Without wishing to overlook or obfuscate the seriousness of some of the controversies with which artists have been associated, I do believe that researchers have a responsibility to contribute to public discourses according to their disciplinary specialisms – for instance, in my case, shedding some uniquely musicological light on Jackson’s musical output where little previously existed. Given the research-led nature of much university teaching, mine was a study that benefited from being cultivated in the crucible of the classroom; and one of the most thought-provoking challenges I have ever received came from a student who remarked that claims about academia’s social responsibility may be well-meaning, but they are compromised by the extent to which views set forth in scholarly monographs reach widespread public audiences in reality. It was truly heartening to be able to respond that in the new era of open access, academic research is more widely disseminated than ever before – and that my article on Jackson was freely available online. It is even more reassuring to be able to track downloads and confirm that others are indeed engaging with my work!
Your range of research is very broad, covering Music for Television, Musical Theatre, Historical Musicology, and many other subjects. Could you tell us about a particularly innovative or interesting way you have seen music used either by a director or performer during your research?
I’m teaching a class on Musical Theatre at the moment, and several recent examples of innovative or interesting uses of music spring immediately to mind. In the 2012 film adaptation of Les Misérables, director Tom Hooper opted to record the cast’s singing live during filming wherever possible. While this was by no means the first time ever that live vocals on film had been attempted, the sheer scope of activity of the film’s sound department, coupled to the use of live piano accompaniment on set, meant that Les Misérables broke much new ground. I remember seeing the film at the cinema on the day of the première and thinking that the sense it gave of the actors’ physicality – that the characters onscreen were genuinely singing – could be extraordinarily persuasive. Let’s hope that others will follow Hooper’s lead in future film productions of musical theatre works.

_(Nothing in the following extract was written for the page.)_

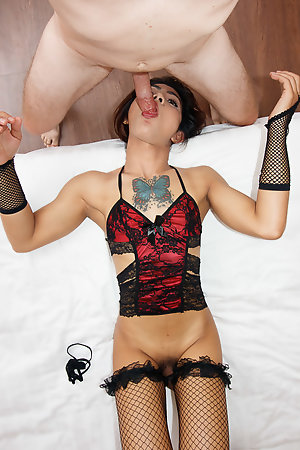 Manaw naturally sexy body is decorated in a lacey red and black blouse with sheer panties, black stockings and gloves.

The world of musical film has also recently been taken by storm by Disney’s Frozen, and particularly by the ubiquitous song ‘Let It Go’ – a subject on which I contributed expert comment to an article published last December in The Telegraph. Disney seemed to dominate the arena of film song in the early 1990s and it would be great to think that Frozen might herald a return to the era that saw Disney receive five Academy Awards for Best Original Song in the space of seven years between The Little Mermaid and Pocahontas. Finally, I might mention Andrew Lloyd Webber’s revolutionary adoption of the television talent discovery show format as a means of casting principals for revivals of shows including The Sound of Music, Joseph and the Amazing Technicolor Dreamcoat, Oliver!, The Wizard of Oz, and Jesus Christ Superstar. Some of my thoughts on that fascinating phenomenon are already available on Surrey Research Insight.
Would you be able to tell us what you are currently researching?
You’ve already mentioned the broad-ranging nature of my research activity, so it may not altogether come as a surprise when I say that I’m currently working on two projects in completely different areas! One is an essay on eighteenth-century literature, focussing on aspects of the role played by music the early novels of Samuel Richardson and Frances Burney, together with a glimpse forward to Jane Austen’s works of fiction. The other is a journal article on student evaluation of teaching, which seeks to establish students’ perspectives on the standardised module evaluation surveys that have become prevalent at many UK universities in recent years. In the medium term I’m also preparing a monograph on musical biography, focussing on the original incarnation of the renowned Master Musicians biographical series, so I remain very much active within my primary area of research specialism as well.